◆ **Given passage**
· · · ·

Ray Hightower [00:10:32]:
Excuse me. That circle of competence should be small and tightly defined rather than large and fuzzy. Because if it’s small and tightly defined, you can you can focus, and you can do the best possible work for your investors your residents your tenants, and all the stakeholders that you’re serving. So it’s a matter of it’s an area that I love. That’s number 1. And number 2, based on the advice of Charlie Munger and other people who’ve been running businesses for 1000 years, there’s a big advantage in being small and tightly defined when you choose a focus.
Jay Conner [00:11:13]:
Well, that’s a rider downer right there as I call smart quotations for sure. And I love your reasoning, as to why you’re focusing on that 50 doors to 150 doors, you know, on on apartments. So that makes a lot of sense. So let’s dive into the private money since this is the show Yes. Of raving private money. So have you, just to get a point of clarification here, have you used private money, borrowing money from individuals? Have you used that for like the down payments on your deals and you use institutional money for the bigger part of borrowing it or have you used private money for the entire purchase, etcetera? How have you structured private money in your business?

· · · ·

◆ **Dataset**
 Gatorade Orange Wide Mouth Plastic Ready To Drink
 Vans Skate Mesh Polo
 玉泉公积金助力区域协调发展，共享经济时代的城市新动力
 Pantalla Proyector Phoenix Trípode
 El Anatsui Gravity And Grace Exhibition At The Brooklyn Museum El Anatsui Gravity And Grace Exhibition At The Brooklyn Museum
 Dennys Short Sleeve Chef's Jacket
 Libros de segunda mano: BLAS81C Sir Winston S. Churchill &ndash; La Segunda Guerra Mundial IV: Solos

· · · ·

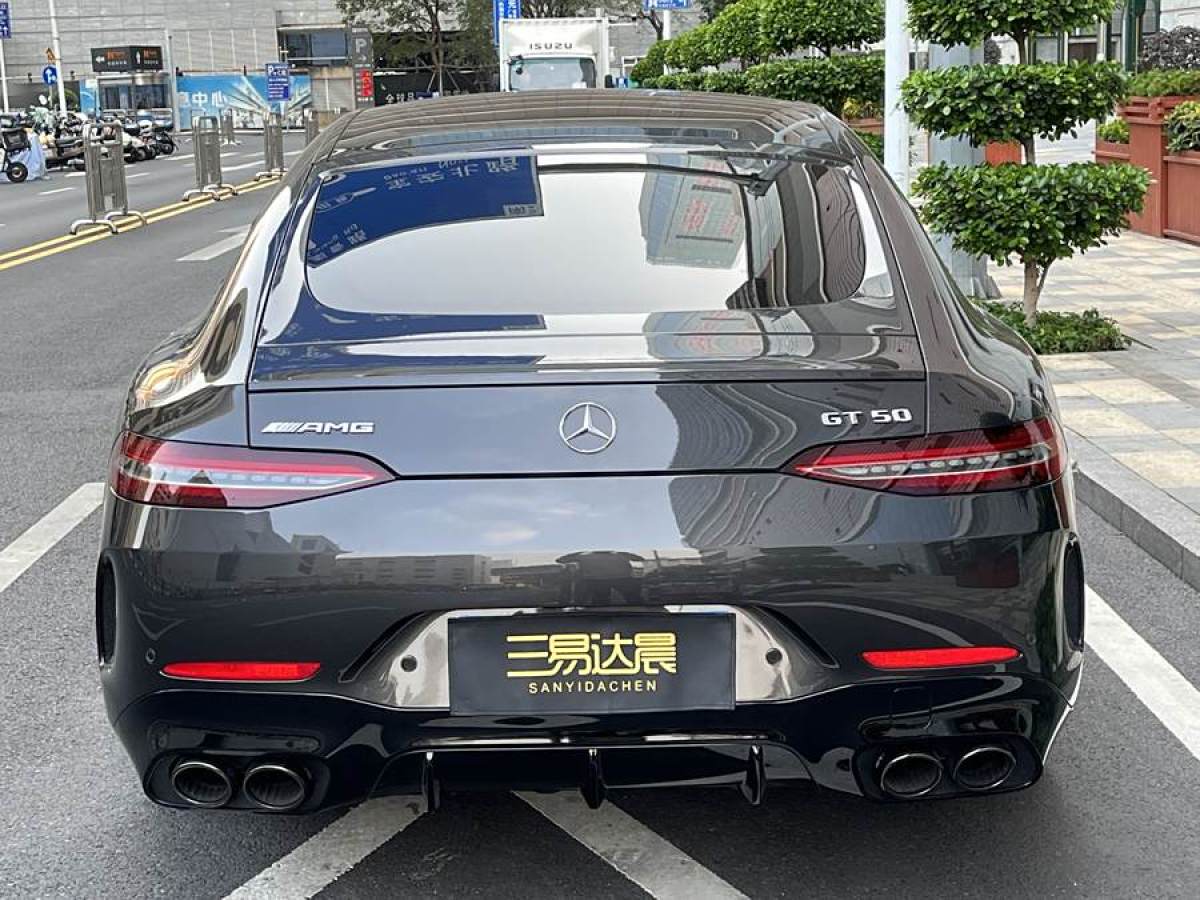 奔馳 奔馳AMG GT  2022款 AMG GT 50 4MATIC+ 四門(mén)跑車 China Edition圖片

· · · ·

◆ **Exercise objective**
The interview transcript contains the phrase "the best possible work for". List the specific groups Ray Hightower names after it, up to the general phrase "all the stakeholders that you're serving".

◆ **Response box**
investors
residents
tenants